Saved data entries:
────────────────
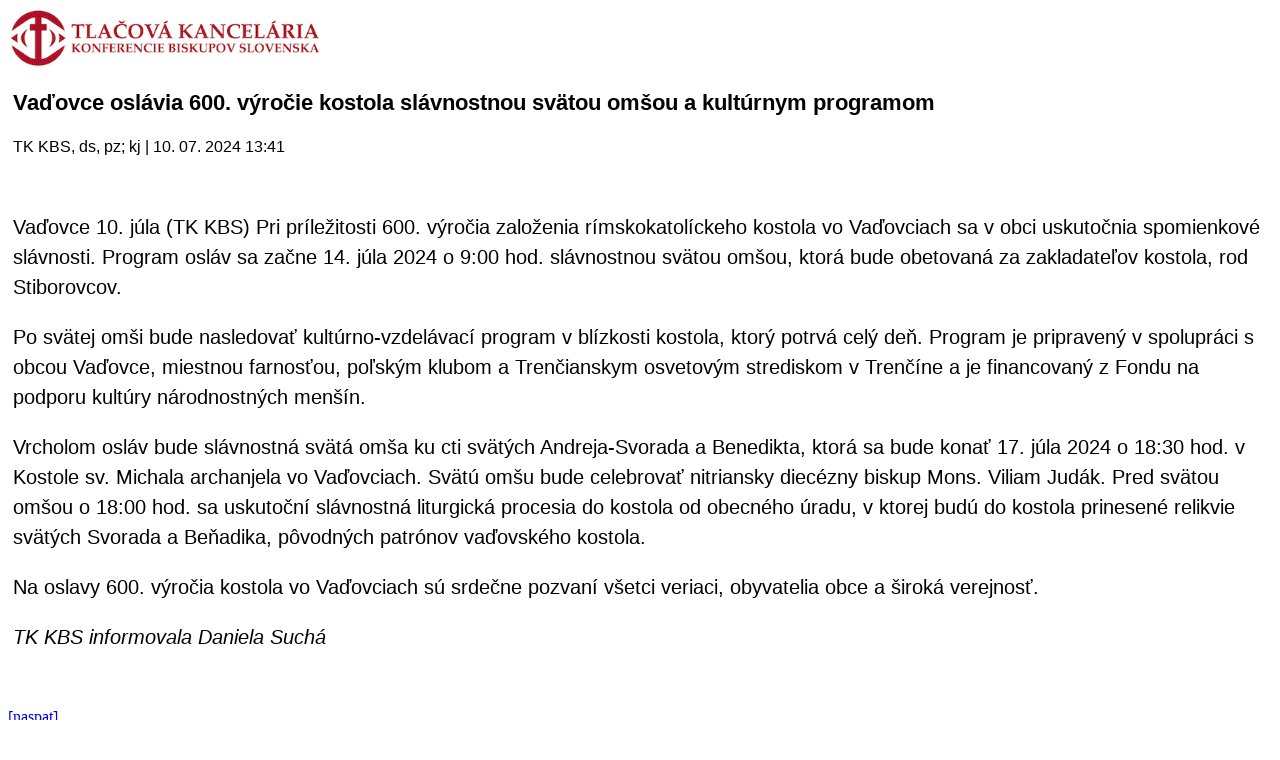

--- FILE ---
content_type: text/html
request_url: https://m.tkkbs.sk/view.php?cisloclanku=20240710034
body_size: 1766
content:

<!DOCTYPE HTML PUBLIC "-//W3C//DTD XHTML 1.0 Strict//EN" "http://www.w3.org/TR/xhtml1/DTD/xhtml1-strict.dtd">
<html xmlns="http://www.w3.org/1999/xhtml">
<head>
<meta http-equiv="content-type" content="text/html; charset=utf-8">
<meta name="viewport" content="width=320 initial-scale=1.0 maximum-scale=1.0 user-scalable=0">
<link rel="apple-touch-icon" href="./TKKBS_iPhone.png" />
<title>TK KBS</title>
    <!-- Global site tag (gtag.js) - Google Analytics -->
    <script async src="https://www.googletagmanager.com/gtag/js?id=UA-8343042-1" type="c7e731a177fea5a6f50026ea-text/javascript"></script>
    <script type="c7e731a177fea5a6f50026ea-text/javascript">
    window.dataLayer = window.dataLayer || [];
    function gtag() {
        dataLayer.push(arguments);
    }
    gtag('js', new Date());
    gtag('config', 'UA-8343042-1');
    </script>
    <script type="c7e731a177fea5a6f50026ea-text/javascript">
    </script>
<script type="text/javascript" src="javascript/jquery-3.3.1.min.js"></script>
<link rel="stylesheet" type="text/css" href="/streaming/flow/skin/minimalist.css">
<link href="javascript/jquery.fancybox.min.css" rel="stylesheet">
<script src="javascript/jquery.fancybox.min.js"></script>
<script>
  window.dataLayer = window.dataLayer || [];
  function gtag(){dataLayer.push(arguments);}
  gtag('js', new Date());
  gtag('config', 'UA-8343042-1');
</script>
<script type="text/javascript">
</script>
</head>
<body>

<a href="javascript: history.go(-1)"><img src="/iui/tkkbs_logo.gif" height="60"></a><br><br>
<div style="font-family: Arial, Helvetica, sans-serif;margin-left:5px;font-size:22px;font-weight:bold;text-align:left;padding-botton:10px;padding-right:8px;">Vaďovce oslávia 600. výročie kostola slávnostnou svätou omšou a kultúrnym programom</div><br>
<div style="font-family: Arial, Helvetica, sans-serif;font-size:16px;font-weight:normal;color:#000000;margin-left:5px;padding-top:4px;border=top:2px solid #000000;">TK KBS, ds, pz; kj | 10. 07. 2024 13:41</div><br>

<br>
<div style="font-family: Arial, Helvetica, sans-serif;margin-left:5px;font-size:20px;font-weight:normal;line-height:30px;text-align:left;padding-botton:10px;padding-right:8px;"><p>Vaďovce 10. júla (TK KBS) Pri príležitosti 600. výročia založenia rímskokatolíckeho kostola vo Vaďovciach sa v obci uskutočnia spomienkové slávnosti. Program osláv sa začne 14. júla 2024 o 9:00 hod. slávnostnou svätou omšou, ktorá bude obetovaná za zakladateľov kostola, rod Stiborovcov.</p><p>Po svätej omši bude nasledovať kultúrno-vzdelávací program v blízkosti kostola, ktorý potrvá celý deň. Program je pripravený v spolupráci s obcou Vaďovce, miestnou farnosťou, poľským klubom a Trenčianskym osvetovým strediskom v Trenčíne a je financovaný z Fondu na podporu kultúry národnostných menšín.</p><p>Vrcholom osláv bude slávnostná svätá omša ku cti svätých Andreja-Svorada a Benedikta, ktorá sa bude konať 17. júla 2024 o 18:30 hod. v Kostole sv. Michala archanjela vo Vaďovciach. Svätú omšu bude celebrovať nitriansky diecézny biskup Mons. Viliam Judák. Pred svätou omšou o 18:00 hod. sa uskutoční slávnostná liturgická procesia do kostola od obecného úradu, v ktorej budú do kostola prinesené relikvie svätých Svorada a Beňadika, pôvodných patrónov vaďovského kostola.</p><p>Na oslavy 600. výročia kostola vo Vaďovciach sú srdečne pozvaní všetci veriaci, obyvatelia obce a široká verejnosť.</p><p><em>TK KBS informovala Daniela Suchá</em></p></div>

<br><br>
<a href="javascript: history.go(-1)">[naspat]</a><br><br>
<hr>
<center>
(C) TK KBS 2003 - 2026</center>
</body></html>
────────────────
→ Work required
Using the entries, count how many lines contain the string "stylesheet". Write only the number.

→ Answer for the task
2